Наконец, когда ему исполнилось то ли семнадцать, то ли восемнадцать лет, Петрозино получил работу «белокрылого» – уборщика нью-йоркских улиц. Возможно, это не производит впечатления великого достижения, однако в те времена городское санитарное управление находилось в ведении Департамента полиции Нью-Йорка, а значит, такая работа для трудолюбивого мигранта вполне могла стать ступенькой к большим свершениям.
Петрозино посчастливилось обрести покровительство жесткого и невероятно коррумпированного инспектора Алека «Дубинщика» Уильямса, известного как Царь Вырезки[60]. Уильямс был ирландцем до мозга костей – чрезвычайно устрашающий внешний вид сочетался в нем с пугающей общительностью. Горожане мгновенно узнавали его массивную фигуру, когда он вышагивал по Седьмой авеню, патрулируя свой участок. Это был именно его участок: здесь не мог работать ни один салун, и ни один преступник не имел возможности бегать на свободе хоть сколько-нибудь долго без личного разрешения Уильямса. «Я настолько известен в Нью-Йорке, – однажды похвастался он, – что даже лошади конок кивают мне по утрам»[61]. Как-то раз, желая произвести впечатление на газетчиков, пришедших взять у него интервью, он повесил свои часы с цепочкой на фонарный столб на пересечении 35-й улицы и Третьей авеню, в самом сердце дикого, криминального района Газохранилищ, после чего неторопливо прогулялся по кварталу в компании репортеров. Когда группа вернулась к столбу, часы по-прежнему висели там, где их оставил Уильямс. Ни один из сотен преступников, обитавших в окрестности, не рискнул прикоснуться к его ценным вещам[62].

Что сделать ▸
a. Верните без изменений отрывок из фрагмента страницы от «Наконец, когда ему» до «к большим свершениям.».
b. Согласно фрагменту страницы, на что Уильямс повесил свои часы с цепочкой, чтобы впечатлить газетчиков?

Фрагмент данных ▸
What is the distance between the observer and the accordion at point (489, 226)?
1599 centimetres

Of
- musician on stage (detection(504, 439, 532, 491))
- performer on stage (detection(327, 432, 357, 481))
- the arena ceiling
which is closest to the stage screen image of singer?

Ответы к заданиям ▸
a.
Наконец, когда ему исполнилось то ли семнадцать, то ли восемнадцать лет, Петрозино получил работу «белокрылого» – уборщика нью-йоркских улиц. Возможно, это не производит впечатления великого достижения, однако в те времена городское санитарное управление находилось в ведении Департамента полиции Нью-Йорка, а значит, такая работа для трудолюбивого мигранта вполне могла стать ступенькой к большим свершениям.

b. На фонарный столб на пересечении 35-й улицы и Третьей авеню.